Pentagon financial leaders said they’re making meaningful progress toward finally earning a clean audit opinion. So much so, in fact, that they’re now willing to project a tentative timeframe for when it’ll happen: 2028.
Testifying before the House Armed Services Committee last week, Defense officials emphasized that the 2028 date is by no means a sure thing, but it’s not chosen out of thin air either. It coincides with the current schedule for DoD officials to finish implementing corrective action plans to address the material weaknesses the first few audits have identified.
And Douglas Glenn, DoD’s deputy chief financial office said the department is reasonably confident that after three years of full-scale financial audits, officials now know where the major problems lie.
“I’m thrilled to say that last year’s audit introduced no new [material weaknesses]. Unfortunately, it takes a little bit of an explanation,” he said. “Our total number of material weaknesses went up, but that was only because the DoD inspector general expanded one prior-year material weakness into four categories. So I’m hoping – very much hoping and believing that we have all the financial issues on the table.
Specifically, the IG pointed to 26 separate material weaknesses during the fiscal 2020 audit. The previous year’s audit included a catch-all material weakness dealing with financial IT systems, but auditors decided it made more sense to describe those problems in more granular detail. Those four “new” weaknesses are legacy systems, configuration management and security management, access controls, and segregation of duties.
And the new formulation illustrates the extent to which outdated information technology plays a role in DoD’s auditability problems. Out of the more than 3,500 separate findings auditors made in 2020, about half had to do with IT.
Glenn said there are about 400 IT systems that handle financial data across the department right now, and modernizing and consolidating them is a massive challenge.
“We very much get that less IT systems equals less cost, less cyber vulnerability. But it’s not like these 400 systems only capture financial information. They have financial information, plus other reasons and value propositions, so it’s not as easy as just putting them all into one financial system,” he said. “Plus, people hate new systems – they love the systems that we try to take away. You have to tell them exactly where they need to go and how to replace that functionality, and you have to hold them accountable for decommissioning. So we’re doing that quarterly meetings jointly with CIO, CFO and the services and saying, ‘All right, what systems are out there, where are you going to migrate to, and when are you going to do it?’”
Of course, not all of DoD’s remaining problems have to do with IT.

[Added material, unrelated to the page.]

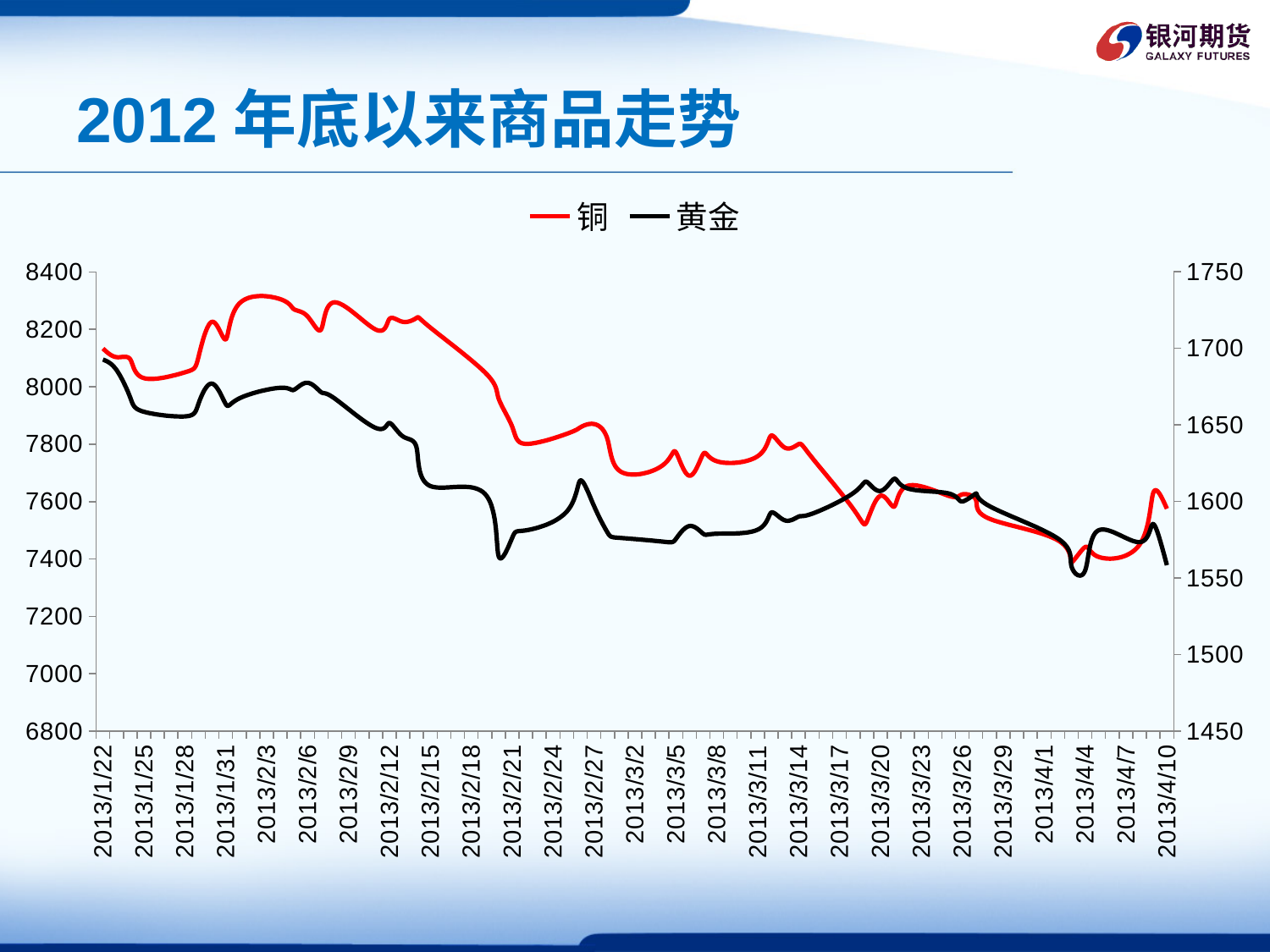
How many date labels are shown on the x axis? 27 Overall, does the 黄金 series rise or fall from 2013/1/22 to 2013/4/10? fall How many series does the legend list? 2 Is the value for 铜 at 2013/4/10 greater or less than 7800? less Overall, does the 铜 series rise or fall from 2013/1/22 to 2013/4/10? fall Is the value for 黄金 at 2013/1/22 (right axis) greater or less than 1650? greater What is the title of the chart on the slide? 2012 年底以来商品走势 What kind of chart is shown on the slide? line chart Is the value for 铜 at 2013/3/2 greater or less than 7800? less Which colour is used for the 黄金 series? black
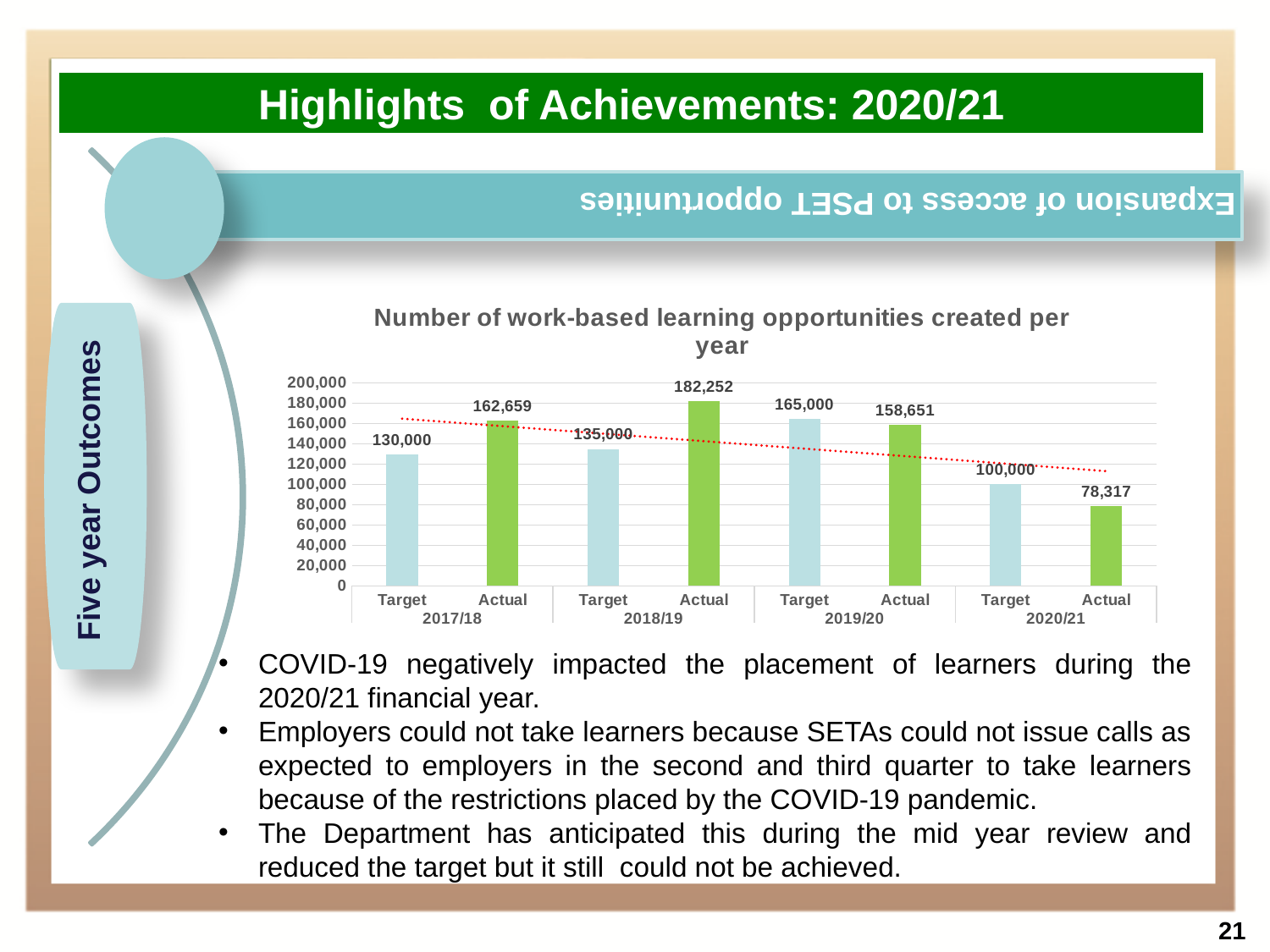
What was the target for work-based learning opportunities in 2019/20? 165,000 What was the actual number of work-based learning opportunities created in 2018/19? 182,252 Which is larger for 2019/20, the target or the actual value? Target What is the difference between the target and actual values for 2020/21? 21,683 What was the actual number of work-based learning opportunities created in 2020/21? 78,317 Is the actual value for 2017/18 greater or less than 140,000? greater How many bars are plotted in the chart? 8 What is the title of the chart? Number of work-based learning opportunities created per year Which bar has the highest value in the chart? Actual 2018/19 Which bar has the lowest value in the chart? Actual 2020/21 Do the actual values rise or fall from 2018/19 to 2020/21? fall What type of chart is shown on the slide? bar chart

One recently-discovered example, added to the list of material weaknesses in 2019, relates to the department’s management of the F-35 program. More than three million pieces of government-owned property for the F-35 – worth more than $2 billion – are completely unaccounted for, at least as far as DoD’s financial statements are concerned.
“While the planes themselves are all on the service books and under audit, the parts and equipment unfortunately are not on the department statements, and therefore they’re not subject to audit,” Glenn said. “But we’re now counting all the stuff that’s out there. It’s about three quarters complete, last time I checked, and we’re moving it into an accountable property system that we’re going to subject to audit procedures. We’re going to get the findings, we’re going to put corrective action plans against those findings, and we’re going to hold ourselves accountable for progress.”
But DoD officials say they’re making progress in other areas too, and the findings from the first few years of audits have helped focus their efforts.
In the Navy, for example Navy, property accountability has been a major focus area. The audit helped the service realize it had millions of pieces of property sitting in its inventory that it simply didn’t know about from an enterprise point-of-view.
Alaleh Jenkins, the Navy’s acting comptroller, said the actions the service has had to take to help deal with the property issues the audit identified have led to the discovery of more than $3 billion in spare parts thus far.
“At the local level, we had visibility, but it was not in a property system,” she said. “So we made it available to fill open requisitions. We had examples where we had planes at [Naval Air Station] Lemoore waiting on parts and pieces, and by identifying warehouses of, say, F-18 landing gears, we were able to put that in place and get planes repaired and flying.”
Defense officials are also quick to point out that there are some areas of the department that already do have clean opinions. Eight separate DoD entities have earned unmodified opinions; altogether, Glenn said, those entities are responsible for more than a third of the department’s assets.
“The annual audit regimen has set the department on an irreversible course in support of business reform, reinforcing accountability to taxpayers and directly contributing to enhanced military readiness,” he said. “We continue to equip the workforce with the resources and tools to respond to audit requests and remediate our audit findings. I suspect we all look forward to the day when we hear on the evening news or the drive home that for the first time in history, the U.S. government has achieved a clean audit opinion.”